* STUDY TEXT:
- - - -
New variety of an old crop disease called “stem rust” can infect crops in just a few hours and vast clouds of invisible spores can be carried by the wind for hundreds of miles


New variety of an old crop disease called “stem rust” can infect crops in just a few hours. Photograph: Steve Satushek/Getty images

The world’s leading crop scientists issued a stark warning that a deadly airborne fungus could devastate wheat harvests in poor countries and lead to famines and civil unrest over significant regions of central Asia and Africa.

Ug99 — so called because it was first seen in Uganda in 1999 — is a new variety of an old crop disease called “stem rust”, which has already spread on the wind from Africa to Iran. It is particularly alarming because it can infect crops in just a few hours and vast clouds of invisible spores can be carried by the wind for hundreds of miles.
- - - -
(Saved data entries)
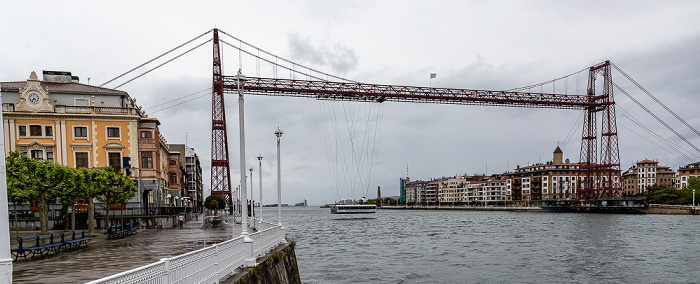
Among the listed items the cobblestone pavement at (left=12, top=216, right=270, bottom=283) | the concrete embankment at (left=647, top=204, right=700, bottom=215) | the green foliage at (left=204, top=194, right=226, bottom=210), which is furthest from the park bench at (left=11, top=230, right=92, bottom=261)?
the concrete embankment at (left=647, top=204, right=700, bottom=215)

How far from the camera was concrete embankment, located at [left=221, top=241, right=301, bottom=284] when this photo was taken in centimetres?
1269

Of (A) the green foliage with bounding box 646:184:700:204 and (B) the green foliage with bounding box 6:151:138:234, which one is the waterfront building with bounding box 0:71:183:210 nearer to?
(B) the green foliage with bounding box 6:151:138:234

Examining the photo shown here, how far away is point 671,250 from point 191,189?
362 ft

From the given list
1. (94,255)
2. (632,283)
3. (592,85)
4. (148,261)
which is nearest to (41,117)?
(94,255)

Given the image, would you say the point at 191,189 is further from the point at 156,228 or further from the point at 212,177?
the point at 156,228

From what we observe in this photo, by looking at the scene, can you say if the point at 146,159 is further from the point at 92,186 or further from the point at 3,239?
the point at 3,239

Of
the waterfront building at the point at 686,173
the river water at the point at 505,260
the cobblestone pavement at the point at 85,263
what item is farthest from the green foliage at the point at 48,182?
the waterfront building at the point at 686,173

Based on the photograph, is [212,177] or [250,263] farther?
[212,177]

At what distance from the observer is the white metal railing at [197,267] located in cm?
751

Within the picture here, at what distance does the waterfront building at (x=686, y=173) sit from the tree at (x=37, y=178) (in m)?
172

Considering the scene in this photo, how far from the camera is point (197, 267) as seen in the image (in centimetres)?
1003

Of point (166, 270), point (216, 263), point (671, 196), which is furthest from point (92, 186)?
point (671, 196)

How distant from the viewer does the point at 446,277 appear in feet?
89.1

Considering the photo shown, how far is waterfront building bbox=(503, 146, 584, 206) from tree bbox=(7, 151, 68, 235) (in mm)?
159032
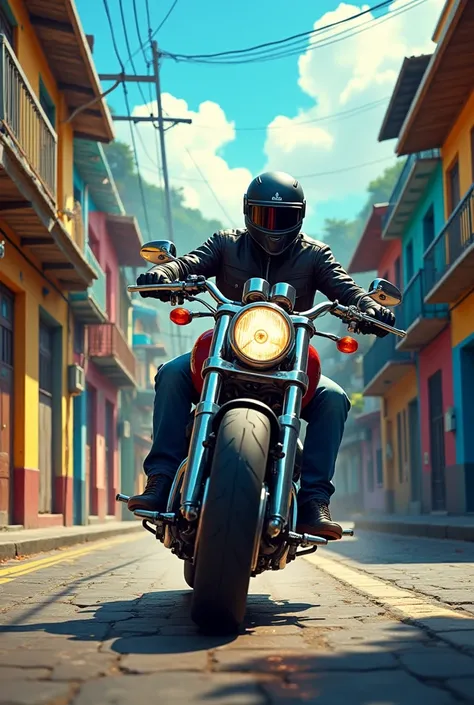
- - - -
* SET OF TASKS:
• 1. In the stem rust article, transcribe the wording between "The world’s leading" and "hundreds of miles.", inclusive.
• 2. According to the stem rust article, where and in what year was Ug99 first seen?
• 3. What comes next in the stem rust article? Write the following part, picking up after its last sentence.

* ANSWER LIST:
• 1.
The world’s leading crop scientists issued a stark warning that a deadly airborne fungus could devastate wheat harvests in poor countries and lead to famines and civil unrest over significant regions of central Asia and Africa.

Ug99 — so called because it was first seen in Uganda in 1999 — is a new variety of an old crop disease called “stem rust”, which has already spread on the wind from Africa to Iran. It is particularly alarming because it can infect crops in just a few hours and vast clouds of invisible spores can be carried by the wind for hundreds of miles.

• 2. In Uganda, in 1999.

• 3.
Scientists meeting in Mexico this week at a summit on Ug99 worry it will continue travelling east and infect major wheat growing centres in Pakistan, India and Bangladesh, which produce nearly 15% of the world’s wheat and feed more than a billion of the world’s poorest people. Plant breeders are now racing against time to develop new resistant wheat strains and distribute the seeds around the world.

The fungus was thought to have largely disappeared since the 1960s when original disease-resistant varieties were developed and planted. But Ug99 has evolved to take advantage of those varieties, and it is now believed that 80-90% of all wheat varieties grown in developing countries are susceptible to the new fungus.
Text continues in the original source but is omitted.